> _Exercise directions_: Please transcribe only the lines that run from the line bearing "cherylbroso's photo" to the end of the entries, keeping both end lines. Skip the pictures.

BEGIN Provided data

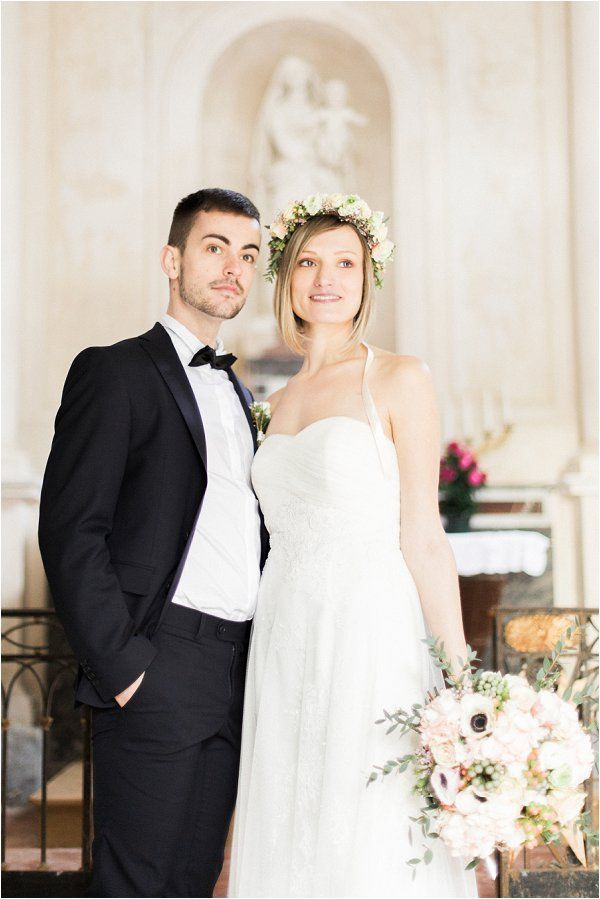 wedding planner South of France | Image by Neupap Photography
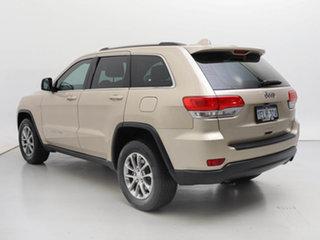 2014 Jeep Grand Cherokee WK MY14 Laredo (4x2) Gold 8 Speed Automatic Wagon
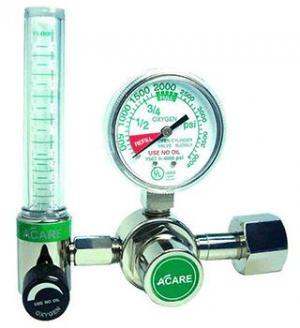 Acare Technology Co., Ltd.-Single Stage Style Oxygen Regulator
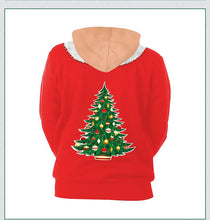 Load image into Gallery viewer, Sexy Xmas Print Ugly Christmas Long Sleeve Hoodie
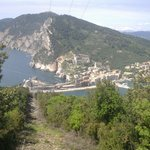  Portovenere dalla vetta di Palmaria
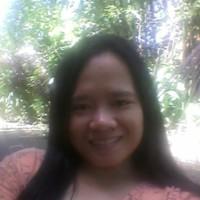 cherylbroso's photo
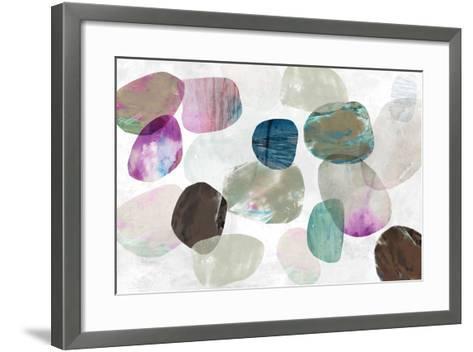 Marble I-Tom Reeves-Framed Art Print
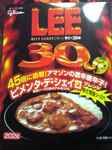 LEEx451.jpg
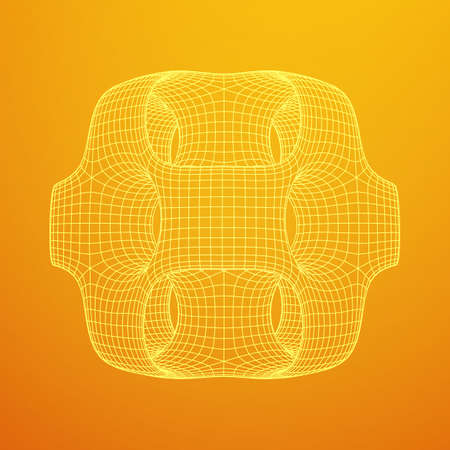 Illustration pour Wireframe Ported Cube - image libre de droit
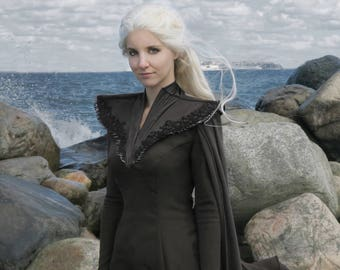 Game of Thrones Westeros Dress - Daenerys Dragon Scale Cosplay Costume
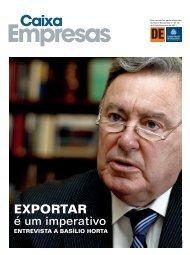 EXPORTAR é um imperativo - Económico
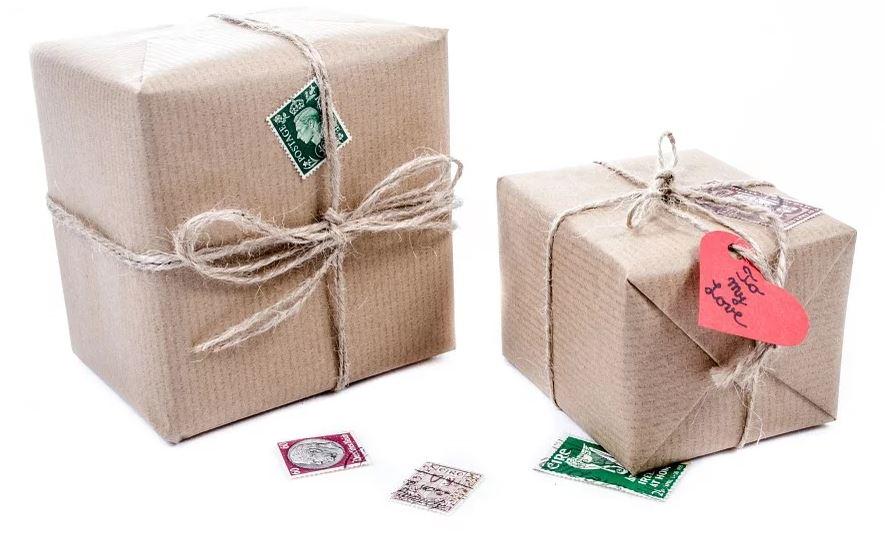 Qu'est-ce qu'une box ?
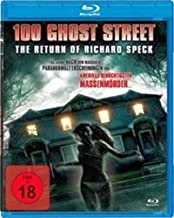 100 Ghost Street-The Return of Richard Speck [Blu-Ray] [Import]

END Provided data

> _Reply to the exercise_:
 cherylbroso's photo
 Marble I-Tom Reeves-Framed Art Print
 LEEx451.jpg
 Illustration pour Wireframe Ported Cube - image libre de droit
 Game of Thrones Westeros Dress - Daenerys Dragon Scale Cosplay Costume
 EXPORTAR é um imperativo - Económico
 Qu'est-ce qu'une box ?
 100 Ghost Street-The Return of Richard Speck [Blu-Ray] [Import]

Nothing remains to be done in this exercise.